For older children and adults, there is no lead poisoning threshold, although pregnant women should have blood lead levels below 5 micrograms to protect the developing fetus. Most cases in adults come from manufacturing jobs or hobbies, but those numbers have also been declining.
Some health officials consider the CDC's action overdue. Cleveland and other cities in northeastern Ohio adopted a standard of 5 micrograms five years ago.
The CDC was following recommendations made to the agency in January by an advisory panel of experts. But Portier said the agency wasn't able to do everything the panel suggested.

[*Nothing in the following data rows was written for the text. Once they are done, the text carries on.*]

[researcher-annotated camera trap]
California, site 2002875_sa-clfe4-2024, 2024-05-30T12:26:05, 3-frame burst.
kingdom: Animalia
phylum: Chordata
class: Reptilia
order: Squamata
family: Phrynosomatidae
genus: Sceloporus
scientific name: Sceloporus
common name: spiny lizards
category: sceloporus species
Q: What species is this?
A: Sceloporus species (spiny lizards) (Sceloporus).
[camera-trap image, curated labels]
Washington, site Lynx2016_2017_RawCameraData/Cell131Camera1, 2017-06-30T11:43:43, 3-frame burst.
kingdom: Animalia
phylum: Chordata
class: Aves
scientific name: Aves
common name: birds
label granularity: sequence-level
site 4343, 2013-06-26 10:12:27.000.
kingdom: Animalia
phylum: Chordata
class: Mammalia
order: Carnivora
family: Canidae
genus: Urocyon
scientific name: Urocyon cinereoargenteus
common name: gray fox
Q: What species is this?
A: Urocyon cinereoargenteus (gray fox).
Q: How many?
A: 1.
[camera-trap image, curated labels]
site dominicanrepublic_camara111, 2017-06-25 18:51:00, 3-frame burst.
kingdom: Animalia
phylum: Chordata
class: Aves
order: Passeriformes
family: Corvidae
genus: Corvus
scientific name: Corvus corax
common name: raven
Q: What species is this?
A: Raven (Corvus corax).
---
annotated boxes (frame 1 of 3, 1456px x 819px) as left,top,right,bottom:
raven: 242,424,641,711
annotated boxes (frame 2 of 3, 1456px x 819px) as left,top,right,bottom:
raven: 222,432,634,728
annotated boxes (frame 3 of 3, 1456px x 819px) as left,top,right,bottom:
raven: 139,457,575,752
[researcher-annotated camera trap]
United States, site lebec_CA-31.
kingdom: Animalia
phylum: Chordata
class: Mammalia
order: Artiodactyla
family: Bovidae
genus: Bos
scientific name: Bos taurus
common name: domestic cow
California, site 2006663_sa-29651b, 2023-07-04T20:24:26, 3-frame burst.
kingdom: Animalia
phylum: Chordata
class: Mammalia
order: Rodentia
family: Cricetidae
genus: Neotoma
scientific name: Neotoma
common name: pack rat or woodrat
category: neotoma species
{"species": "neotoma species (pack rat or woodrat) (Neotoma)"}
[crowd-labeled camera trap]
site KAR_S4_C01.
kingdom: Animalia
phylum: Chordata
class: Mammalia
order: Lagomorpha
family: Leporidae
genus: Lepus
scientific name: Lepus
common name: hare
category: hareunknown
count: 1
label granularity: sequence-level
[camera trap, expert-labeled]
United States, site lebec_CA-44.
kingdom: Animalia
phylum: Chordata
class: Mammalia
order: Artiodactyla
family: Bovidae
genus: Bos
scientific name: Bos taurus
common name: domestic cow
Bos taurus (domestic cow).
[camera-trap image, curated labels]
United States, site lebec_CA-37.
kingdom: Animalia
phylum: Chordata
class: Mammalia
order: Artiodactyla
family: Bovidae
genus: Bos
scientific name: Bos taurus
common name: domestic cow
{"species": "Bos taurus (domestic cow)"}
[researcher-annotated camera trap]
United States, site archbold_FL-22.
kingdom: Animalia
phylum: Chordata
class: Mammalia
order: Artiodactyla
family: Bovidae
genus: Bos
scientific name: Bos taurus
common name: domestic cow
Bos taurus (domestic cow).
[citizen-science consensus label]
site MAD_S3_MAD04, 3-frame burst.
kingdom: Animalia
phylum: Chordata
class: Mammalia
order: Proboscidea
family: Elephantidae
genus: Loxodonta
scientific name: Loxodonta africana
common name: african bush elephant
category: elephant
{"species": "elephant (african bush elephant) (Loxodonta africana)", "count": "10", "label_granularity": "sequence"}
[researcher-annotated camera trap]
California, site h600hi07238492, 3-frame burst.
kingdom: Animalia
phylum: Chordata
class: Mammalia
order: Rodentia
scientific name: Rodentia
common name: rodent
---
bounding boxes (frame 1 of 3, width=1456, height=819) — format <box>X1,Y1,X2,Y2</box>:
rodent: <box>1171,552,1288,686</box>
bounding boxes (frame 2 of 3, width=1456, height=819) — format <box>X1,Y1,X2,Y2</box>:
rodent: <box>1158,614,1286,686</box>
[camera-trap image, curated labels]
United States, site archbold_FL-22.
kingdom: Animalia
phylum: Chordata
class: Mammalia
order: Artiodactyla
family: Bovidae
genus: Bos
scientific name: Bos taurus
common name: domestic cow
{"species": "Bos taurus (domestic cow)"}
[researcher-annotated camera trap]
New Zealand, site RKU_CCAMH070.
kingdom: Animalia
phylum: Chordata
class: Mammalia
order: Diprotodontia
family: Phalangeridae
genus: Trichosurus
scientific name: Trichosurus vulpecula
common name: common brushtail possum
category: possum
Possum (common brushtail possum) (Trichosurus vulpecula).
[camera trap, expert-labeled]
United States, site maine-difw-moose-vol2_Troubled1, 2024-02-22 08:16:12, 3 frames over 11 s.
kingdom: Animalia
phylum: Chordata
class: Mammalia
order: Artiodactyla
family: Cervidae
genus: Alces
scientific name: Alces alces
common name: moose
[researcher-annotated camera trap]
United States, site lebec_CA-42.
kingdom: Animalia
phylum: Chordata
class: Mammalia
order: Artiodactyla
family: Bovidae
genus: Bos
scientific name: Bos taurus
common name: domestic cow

For example, the panel said the CDC should do more to make sure no children are exposed to lead hazards. It also said all doctors should report high levels to local health departments, re-test the children to see if they improve, and help teach parents how to find and eliminate lead sources. The CDC agreed that should happen, but doesn't have the money or staff to bolster such an effort. Congress cut the CDC lead program's budget from about $29 million last year to $2 million.
In many places, it's up to city and county health departments to provide many of the services for lead poisoned kids, and those departments have lost more than 34,000 jobs in the last three years because of budget cuts.
The timing is unfortunate, Morley said. "But we wouldn't want to keep information from parents just because there's not money to provide the service," she added.